I have actually never found an example of a vmax owner who has done a swap to a modern (R1, hayabusa, etc.) front end and who has later reported a speed wobble. Maybe someone can find an example but, a front end swap would give you a modern fork, modern damping, larger fork diameter, better brakes, and of course, far more tire options. Or... in other words, a completely different set of engineering to keep the front tire on the ground and aligned straight ahead!
 

Attachments

  • wobble opinion.JPG
    wobble opinion.JPG
    88.6 KB
Last edited:
Could there be a combination of side flexing between the rear and front tyres which is disturbed by adding extra weight to the rear or by the rider shifting his weight further back in the seat?

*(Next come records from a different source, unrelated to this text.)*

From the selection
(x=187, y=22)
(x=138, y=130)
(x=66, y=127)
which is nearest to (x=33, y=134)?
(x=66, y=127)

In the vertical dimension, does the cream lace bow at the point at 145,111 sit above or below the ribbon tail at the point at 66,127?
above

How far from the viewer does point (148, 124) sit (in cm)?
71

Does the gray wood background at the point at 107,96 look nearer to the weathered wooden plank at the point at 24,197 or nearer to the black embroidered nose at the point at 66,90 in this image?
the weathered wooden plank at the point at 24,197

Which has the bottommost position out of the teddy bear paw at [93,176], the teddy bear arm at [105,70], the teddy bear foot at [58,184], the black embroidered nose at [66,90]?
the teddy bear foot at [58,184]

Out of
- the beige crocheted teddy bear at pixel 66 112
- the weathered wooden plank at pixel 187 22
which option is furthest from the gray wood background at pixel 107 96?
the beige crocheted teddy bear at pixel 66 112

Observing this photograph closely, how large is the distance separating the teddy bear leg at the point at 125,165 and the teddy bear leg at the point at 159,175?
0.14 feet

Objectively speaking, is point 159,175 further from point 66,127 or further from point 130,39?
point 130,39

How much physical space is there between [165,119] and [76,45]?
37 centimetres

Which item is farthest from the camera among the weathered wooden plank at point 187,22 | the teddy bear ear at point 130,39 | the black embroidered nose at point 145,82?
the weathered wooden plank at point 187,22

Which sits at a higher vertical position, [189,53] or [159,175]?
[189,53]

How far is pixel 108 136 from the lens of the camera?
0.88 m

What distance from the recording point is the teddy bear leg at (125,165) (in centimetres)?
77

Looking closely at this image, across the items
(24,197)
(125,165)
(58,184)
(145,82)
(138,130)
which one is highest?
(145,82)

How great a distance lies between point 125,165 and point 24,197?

With different sized wheels it means that the tyres are rotating at different speeds but at some point the rotation of the 2 wheels are going to have some sort of of synchronicity. It could be that the 2 wheels become resonant at around 85-95Mph. I look forward to fitting dunlops at a later stage.
 
Could there be a combination of side flexing between the rear and front tyres which is disturbed by adding extra weight to the rear or by the rider shifting his weight further back in the seat? With different sized wheels it means that the tyres are rotating at different speeds but at some point the rotation of the 2 wheels are going to have some sort of of synchronicity. It could be that the 2 wheels become resonant at around 85-95Mph. I look forward to fitting dunlops at a later stage.

Very possible.

On front-wheel-drive cars, I have always tried to rotate the rims on the wheel hubs so that the wheel balance weights are at an opposite axis angle as the wheel on the opposing side to try and smooth out the front end wheel balance.

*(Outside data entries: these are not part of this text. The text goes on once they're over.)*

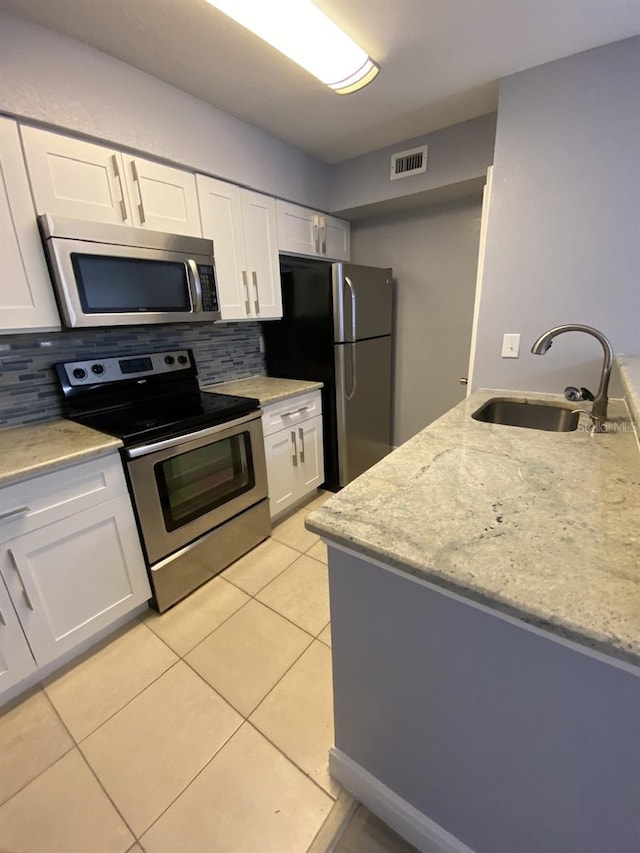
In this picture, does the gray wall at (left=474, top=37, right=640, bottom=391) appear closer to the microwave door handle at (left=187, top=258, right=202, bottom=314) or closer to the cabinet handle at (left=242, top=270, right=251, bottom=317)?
the cabinet handle at (left=242, top=270, right=251, bottom=317)

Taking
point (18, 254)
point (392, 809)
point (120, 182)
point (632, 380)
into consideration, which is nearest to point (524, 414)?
point (632, 380)

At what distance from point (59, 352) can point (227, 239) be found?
42.1 inches

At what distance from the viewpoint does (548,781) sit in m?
0.66

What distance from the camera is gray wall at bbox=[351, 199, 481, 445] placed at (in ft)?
8.52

A softer motorcycle tire should actually stay in contact with the road surface better/longer and thus should be perhaps better at preventing the speed wobble, if the wobble is indeed a result of front tire float. Reducing air pressure could definitely soften the tire but it could also change tire profile. Imagine rolling a motorcycle over a sheet of glass and observing the contact patches and wheel alignment from under the bike....

Last night, I tightened the head bearings a little more and now the 45mph decel wobble is gone. Not sure if this will improve anything or make it worse but the idea was to just recheck and re-torque everything again. As with any steering/front end changes, I will slowly and carefully increase speed and check test incrementally. The front end feels pretty much the same as before right now, though.

I also have a spare rim and even a spare tire right now, spare wheel bearings, etc. I will be shopping for a Metzeler tire but in the meantime, I may swap on the other wheel and different spare tire brand.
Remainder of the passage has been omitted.